All about the optimization

The key difference between Apple macOS and other players like Linux, Windows and to an extent Android OS is that Apple controls every aspect of the hardware that the OS runs on. The other players that does this is UNIX vendors like IBM’s AIX, HP’s HP-UX and DEC OpenVMS.


ibm z15 mainframe racks
IBM z15 mainframe is the same as Apple philosophy: everything built in-house and the software is highly optimized for the hardware.

Because Apple controls everything that goes into Apple hardware, macOS development team only need to make macOS works on Apple hardware. This means that it can optimized the software to work with the hardware. Anything that is not needed, is not included.

The M1 macs take this to the next level where even the CPU, which usually the costliest and hardest part to be designed is made entirely in-house from Apple. This presents a great opportunity for Apple to design the macOS and the chip together from the ground up. From day 1 you have both the OS team and the CPU team work together to make the best solution.

Less is More.


M1 block diagram

One of the solutions is to have a shared RAM or Apple calls it Unified Memory which runs through their own I/O bus called Apple Fabric. So the Apple Fabric handles I/O for the on-board CPU, on-board CPU which has two modes: high-efficiency and high-performance, the Neural Engine, Secure Enclave and external I/O like their own storage and only support USB4 / TB 4. So streamlined requirements to meet I/O and processing goals.

Because they designed the M1 chip in the first place, they can do more optimization on the chip. Like traditionally, you will have discreet GPU and CPU having their own memory are near respective chips.

So you want to process some vector data to create a 3D scene, you would copy the data from storage, to the CPU memory, and then tell GPU to take this chunk of memory and process it. The GPU would then copy from CPU RAM to the GPU RAM and start process it and finally display it.

Now, with M1, macOS simply tell storage to put that vector data into RAM and ask the GPU to immediately processes it. No extra step to copy from CPU to GPU RAM. And later when it is done, straight up use Apple Fabric to display it. That’s another optimization.


iPhone 12 uses A14 which is supposedly a subset of the M1. But it uses the same principals which the architecture is very rigid and controlled, but highly optimized.

This is the same reason why iPhone has less RAM than their Android counterparts but still maintain a performance lead. Android are designed to be flexible, but that flexibility comes at a price for needing higher requirements.

Limits of optimization

However, there are limits of optimizing the hardware to use less RAM. The datasets never change and if the data set is more than available RAM, you still need to swap from storage to RAM. There are stats that show a 16GB RAM M1 will do better for video encoding in 4K from 8K because the datasets is too big for 8GB of RAM.

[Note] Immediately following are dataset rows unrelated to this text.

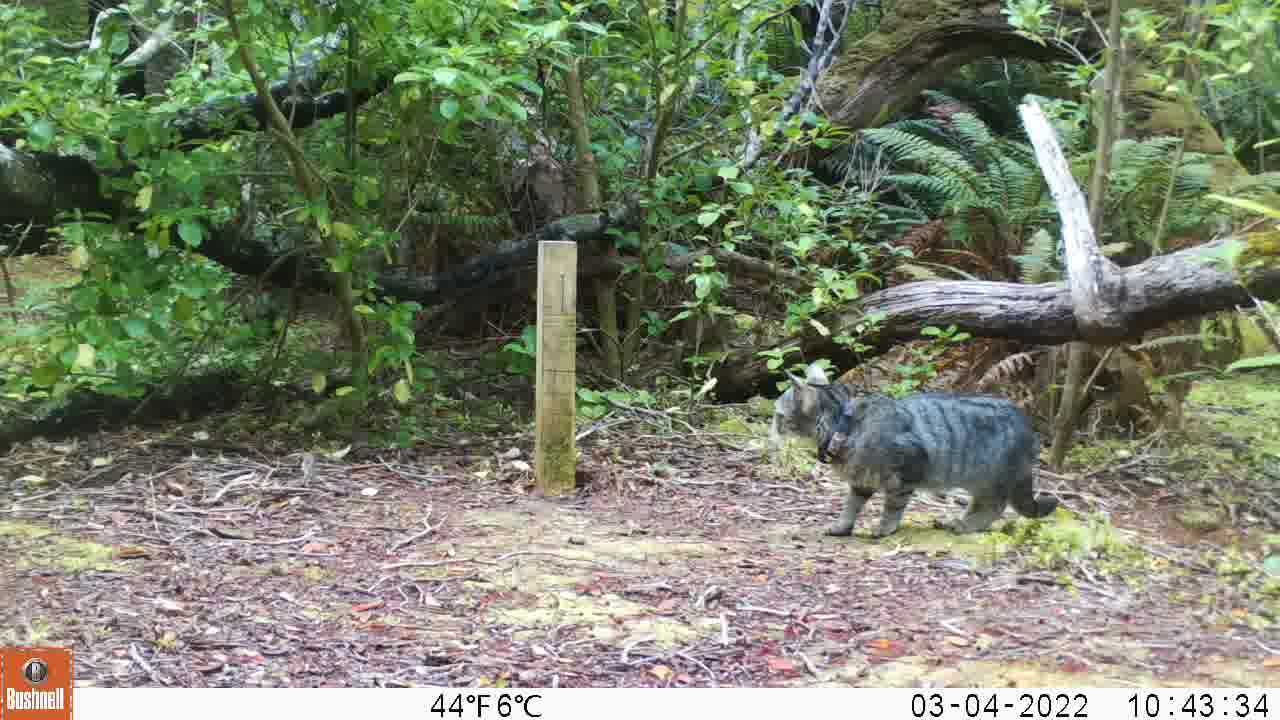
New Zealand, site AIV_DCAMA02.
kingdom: Animalia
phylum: Chordata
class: Mammalia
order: Carnivora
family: Felidae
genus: Felis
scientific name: Felis catus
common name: domestic cat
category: cat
Cat (domestic cat) (Felis catus).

chart showing 4k export from 8k RAW takes time when RAM is limited

Conclusion

The M1 is more efficient than Intel Macs because Apple build both the macOS and the CPU from the ground up and optimized to work with each other. Optimized means everything that is not needed is thrown out and unnecessary steps is cut. The chip has been designed to cut unnecessary steps and the OS has been designed to take advantage of the hardware.